Em função da ausência de resposta adequada, alguns casos de mastite no pós-parto podem passar clinicamente despercebidos, e as alterações do leite serem indistinguíveis em relação ao colostro. A vaca, entretanto, pode prostrar-se rapidamente, devido ao efeito sistêmico da grande quantidade de endotoxinas produzidas pela multiplicação da E. coli, levando o animal à depressão, dificuldade de locomoção, profunda apatia (indiferença aos estímulos externos) e inapetência (falta de apetite). Pode ou não apresentar febre (os animais com adequada resposta inflamatória frente a uma mastite aguda por E. coli invariavelmente têm febre), tremores e diarréia profusa e fétida. Os animais que não morrem podem continuar doentes por um período de tempo considerável.
Neste caso, quando leucócitos eventualmente aparecem na glândula, normalmente são os monócitos, uma linhagem celular menos eficiente na eliminação bacteriana que os leucócitos PMN. E é por essa razão que os animais acometidos continuam eliminando E. coli por período de tempo considerável após a infecção, mesmo após a antibioticoterapia.
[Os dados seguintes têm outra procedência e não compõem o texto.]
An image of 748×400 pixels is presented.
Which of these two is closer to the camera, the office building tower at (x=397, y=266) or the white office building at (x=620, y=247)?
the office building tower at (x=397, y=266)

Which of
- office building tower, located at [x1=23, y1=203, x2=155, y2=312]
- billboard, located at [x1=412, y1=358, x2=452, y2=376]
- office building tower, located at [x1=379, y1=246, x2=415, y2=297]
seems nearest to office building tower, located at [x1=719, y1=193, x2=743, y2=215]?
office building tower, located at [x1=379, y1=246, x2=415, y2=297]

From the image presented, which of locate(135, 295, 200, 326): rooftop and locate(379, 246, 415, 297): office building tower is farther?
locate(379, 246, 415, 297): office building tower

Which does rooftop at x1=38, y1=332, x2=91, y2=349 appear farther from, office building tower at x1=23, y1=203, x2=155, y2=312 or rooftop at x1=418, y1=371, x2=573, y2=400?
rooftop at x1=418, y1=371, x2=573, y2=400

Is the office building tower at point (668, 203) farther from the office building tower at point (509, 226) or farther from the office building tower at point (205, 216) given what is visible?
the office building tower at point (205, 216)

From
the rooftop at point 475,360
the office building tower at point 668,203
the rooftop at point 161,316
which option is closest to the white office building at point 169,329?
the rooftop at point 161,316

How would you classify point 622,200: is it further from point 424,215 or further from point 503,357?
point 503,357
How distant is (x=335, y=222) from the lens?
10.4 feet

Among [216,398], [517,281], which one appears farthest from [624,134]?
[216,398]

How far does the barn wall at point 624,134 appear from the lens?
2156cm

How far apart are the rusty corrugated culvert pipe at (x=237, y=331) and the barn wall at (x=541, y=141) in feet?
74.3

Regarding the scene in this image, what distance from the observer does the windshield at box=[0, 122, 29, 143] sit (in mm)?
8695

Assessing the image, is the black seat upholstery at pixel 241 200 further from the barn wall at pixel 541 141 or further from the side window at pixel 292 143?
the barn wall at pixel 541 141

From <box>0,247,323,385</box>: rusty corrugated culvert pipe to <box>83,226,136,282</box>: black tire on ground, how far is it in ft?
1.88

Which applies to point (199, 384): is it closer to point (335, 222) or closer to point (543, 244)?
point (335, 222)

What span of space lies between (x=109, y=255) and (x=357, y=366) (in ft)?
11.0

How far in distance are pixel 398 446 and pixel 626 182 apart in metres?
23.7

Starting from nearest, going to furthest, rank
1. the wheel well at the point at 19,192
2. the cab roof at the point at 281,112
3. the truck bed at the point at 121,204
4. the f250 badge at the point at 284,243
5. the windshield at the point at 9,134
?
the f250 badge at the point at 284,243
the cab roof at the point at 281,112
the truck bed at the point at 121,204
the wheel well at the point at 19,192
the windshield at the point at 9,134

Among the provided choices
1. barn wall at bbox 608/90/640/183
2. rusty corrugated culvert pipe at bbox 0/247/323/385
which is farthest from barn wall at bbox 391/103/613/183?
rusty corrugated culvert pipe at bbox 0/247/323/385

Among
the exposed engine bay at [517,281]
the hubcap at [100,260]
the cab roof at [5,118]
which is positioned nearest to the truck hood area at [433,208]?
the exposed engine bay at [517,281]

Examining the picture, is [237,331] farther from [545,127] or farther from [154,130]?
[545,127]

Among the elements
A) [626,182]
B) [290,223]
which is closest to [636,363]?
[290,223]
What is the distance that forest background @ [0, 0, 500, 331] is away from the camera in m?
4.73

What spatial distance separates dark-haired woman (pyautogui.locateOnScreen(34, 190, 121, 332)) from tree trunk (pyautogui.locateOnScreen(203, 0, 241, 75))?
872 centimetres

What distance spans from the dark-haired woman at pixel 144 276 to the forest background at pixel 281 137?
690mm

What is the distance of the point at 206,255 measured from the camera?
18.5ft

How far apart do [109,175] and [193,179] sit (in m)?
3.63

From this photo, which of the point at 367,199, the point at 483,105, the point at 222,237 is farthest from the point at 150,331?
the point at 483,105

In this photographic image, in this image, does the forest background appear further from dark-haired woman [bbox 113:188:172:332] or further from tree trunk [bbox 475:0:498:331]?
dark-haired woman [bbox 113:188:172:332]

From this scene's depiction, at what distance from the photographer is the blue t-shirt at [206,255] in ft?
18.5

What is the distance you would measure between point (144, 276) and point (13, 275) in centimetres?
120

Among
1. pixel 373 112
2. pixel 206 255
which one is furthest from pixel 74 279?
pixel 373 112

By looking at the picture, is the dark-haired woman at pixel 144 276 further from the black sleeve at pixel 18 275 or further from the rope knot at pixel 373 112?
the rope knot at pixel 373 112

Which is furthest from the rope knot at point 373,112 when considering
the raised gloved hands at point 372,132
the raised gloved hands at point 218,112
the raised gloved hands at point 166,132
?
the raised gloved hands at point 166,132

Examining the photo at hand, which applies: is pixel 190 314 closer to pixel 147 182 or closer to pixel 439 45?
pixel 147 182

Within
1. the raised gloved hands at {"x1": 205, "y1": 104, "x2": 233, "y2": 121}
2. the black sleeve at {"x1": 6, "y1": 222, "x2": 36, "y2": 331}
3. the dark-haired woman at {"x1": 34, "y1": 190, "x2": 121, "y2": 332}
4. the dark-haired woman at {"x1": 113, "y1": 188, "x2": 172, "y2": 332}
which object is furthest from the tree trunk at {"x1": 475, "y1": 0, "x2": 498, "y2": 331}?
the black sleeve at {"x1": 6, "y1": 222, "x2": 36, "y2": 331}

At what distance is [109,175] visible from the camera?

Os danos causados nas cisternas e células do tecido mamário podem ser tão graves que se degeneram, com o comprometimento completo da produção de leite pelo restante da lactação, que na maioria das vezes, retoma a função na lactação subseqüente.
Fontes:
Dang et al. Milk Science International, 2008. Blowey & Edmondson. Mastitis control in dairy herds, 2002.